22.BÖLÜM

25.5K 964 200
                                    

Veeee beklenen bölüm karşınızda gece saatlerce sırf sizi bekletmemek için yazdım ballarım. Umarım beğenirsiniz. Bol bol yorum ve beğeni rica ediyorum sizden keyifli okumalar 💛

Medyadaki şarkı bu bölüme ithafen

Herkesin mutlu olmak için başka bir yolu varmış
Kendi yolumu çizdiğimde anladım..


Duyduğum sesle olduğum yerde kalmıştım. Ateşhanın sesi miydi? Kulaklarım çınlarken destek almak için yusufa tutundum. Yoksa yere yığılacakmış gibi hissediyordum.

“Ecran iyi misin?”

Kimsenin sesini duymuyordum. Kulağımda sadece Ateshanın sesi kalbimde kırıkları bir yük olmuş omuzlarıma ağır geliyordu.

“Ecran benim güzelim Ateşhan.”

Evet evet onun sesiydi. Buradaydı. Çok yakınımdaydı. Sesi hemen şuradan geliyordu. Kalbimdeki sızı tüm vücuduma yayılırken Yusufun beni kucağına aldığını hissettim. Onunla yüzleşemezdim. Onu göremezdim. Bunu istemiyordum.

Konuşmaya bile mecalim kalmamıştı. Ruhum bedenimden çekilmiş gibi cansızca yusufun bedenimi götürmesini bekliyordum.

“Bıraksana lan Ecranı kimsin sen!”

Anladığım kadarıyla Ateşhan yusufa bağırıyordu.

“Asıl sen kimsin şu kızı iki dakikada ne hale soktun. Belliki kız seni görmek istemiyor sorun çıkarmadan git buradan!”

Yusufun arkasına doğru bağırmasıyla sert adım seslerini duyuyordum.
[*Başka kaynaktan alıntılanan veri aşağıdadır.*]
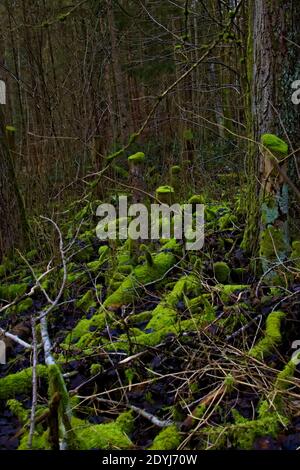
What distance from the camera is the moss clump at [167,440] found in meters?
2.15

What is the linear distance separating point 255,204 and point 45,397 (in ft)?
7.00

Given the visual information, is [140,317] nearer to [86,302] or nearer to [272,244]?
[86,302]

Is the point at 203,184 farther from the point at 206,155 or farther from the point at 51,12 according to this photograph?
the point at 51,12

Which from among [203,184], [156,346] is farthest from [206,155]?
[156,346]

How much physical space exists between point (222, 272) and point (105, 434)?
1.98m

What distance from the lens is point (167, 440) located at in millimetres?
2174

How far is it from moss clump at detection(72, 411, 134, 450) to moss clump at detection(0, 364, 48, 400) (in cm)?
65

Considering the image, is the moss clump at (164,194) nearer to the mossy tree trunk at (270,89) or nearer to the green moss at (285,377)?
the mossy tree trunk at (270,89)

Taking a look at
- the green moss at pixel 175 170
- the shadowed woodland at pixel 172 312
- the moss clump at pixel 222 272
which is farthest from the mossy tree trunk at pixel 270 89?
the green moss at pixel 175 170

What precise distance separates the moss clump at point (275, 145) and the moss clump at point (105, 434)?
1939 mm

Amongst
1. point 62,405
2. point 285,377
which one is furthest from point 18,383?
point 285,377

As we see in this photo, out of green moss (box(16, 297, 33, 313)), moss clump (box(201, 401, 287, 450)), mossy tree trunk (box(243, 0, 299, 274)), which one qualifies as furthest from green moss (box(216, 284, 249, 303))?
green moss (box(16, 297, 33, 313))
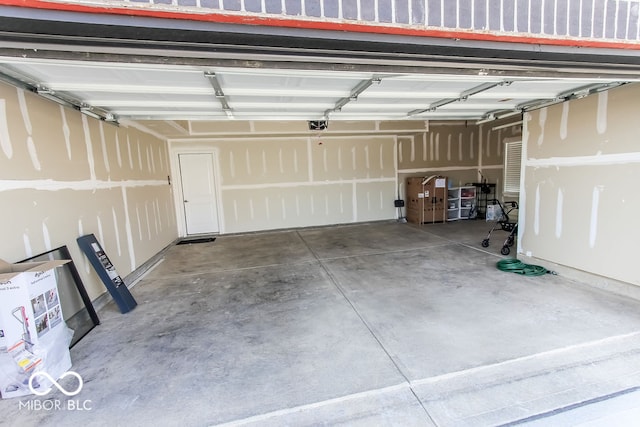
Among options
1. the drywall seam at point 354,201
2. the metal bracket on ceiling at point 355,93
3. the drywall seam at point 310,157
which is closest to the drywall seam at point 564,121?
the metal bracket on ceiling at point 355,93

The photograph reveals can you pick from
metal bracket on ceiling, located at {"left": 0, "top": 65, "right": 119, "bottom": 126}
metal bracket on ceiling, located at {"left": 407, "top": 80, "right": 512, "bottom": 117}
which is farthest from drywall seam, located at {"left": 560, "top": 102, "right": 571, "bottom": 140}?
metal bracket on ceiling, located at {"left": 0, "top": 65, "right": 119, "bottom": 126}

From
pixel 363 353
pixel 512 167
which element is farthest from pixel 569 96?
pixel 512 167

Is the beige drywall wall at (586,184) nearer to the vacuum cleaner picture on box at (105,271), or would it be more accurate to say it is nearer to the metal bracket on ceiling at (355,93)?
the metal bracket on ceiling at (355,93)

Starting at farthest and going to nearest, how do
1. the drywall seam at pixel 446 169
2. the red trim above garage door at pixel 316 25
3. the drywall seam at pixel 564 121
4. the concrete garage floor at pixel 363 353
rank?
the drywall seam at pixel 446 169
the drywall seam at pixel 564 121
the concrete garage floor at pixel 363 353
the red trim above garage door at pixel 316 25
Buraya mı geliyordu? Gelemezdi gelmemeliydi! İstemiyordum.

“Abi dur Ecran kötü oldu. Önce bi sakinleşsin”

Necmi’nin sesini duyduğumda artık eve girmiştik.

“Buradayım Ecran duydun mu güzelim! Buradayım hiç bir yere gitmiyorum!!”

Ateşhanın sesi duvarları aşıp kulağıma geliyordu. Ne diye bağırıyordu deli adam?

Yusuf beni yatağa yatırınca yüzümü duvara dönüp büzüştüm. Kimseyle konuşmak yada yüzleşmek istemiyordum. Yusufta bunu anlamış gibi direk dışarı çıkmıştı zaten.

Ellerimi kalbime bastırıp oradaki ağrıyı almak istedim. Canım yanıyordu. Sanki kalbim parçalara bölünüp her bir yana dağılıyordu. Ağlayamıyordum ama ruhum parça parça oluyordu.

Neden gelmişti ki? Onca zaman sonra hangi yüzle gelmişti? Bilmiyor muydu beni nasıl öldürdüğünü? Ruhumu yakıp beni benden aldığını?

“Ecoo bebeğim benim Elif gelebilir miyim?”

Elifin sesi kapının dışından gelirken sesimi çıkarmadım. Oda zaten iznimi beklemeyip odaya dalmıştı.

“İyi misin kuşum? Bu o adam mı? Seni taa buralara sürükleyen?”

Elif saçlarımı okşarken burnumu çektim. Ağlamıyordum ki ne diye burnum akıyordu?

“Valla o şeytan kılıklı yarma kafayı yemiş gibi bir oraya bir buraya deli danalar hesabı yürüyor bir kaç kez içeri dalmaya çalıştı ama yusufla yanında gelen iki adam zor tuttu.”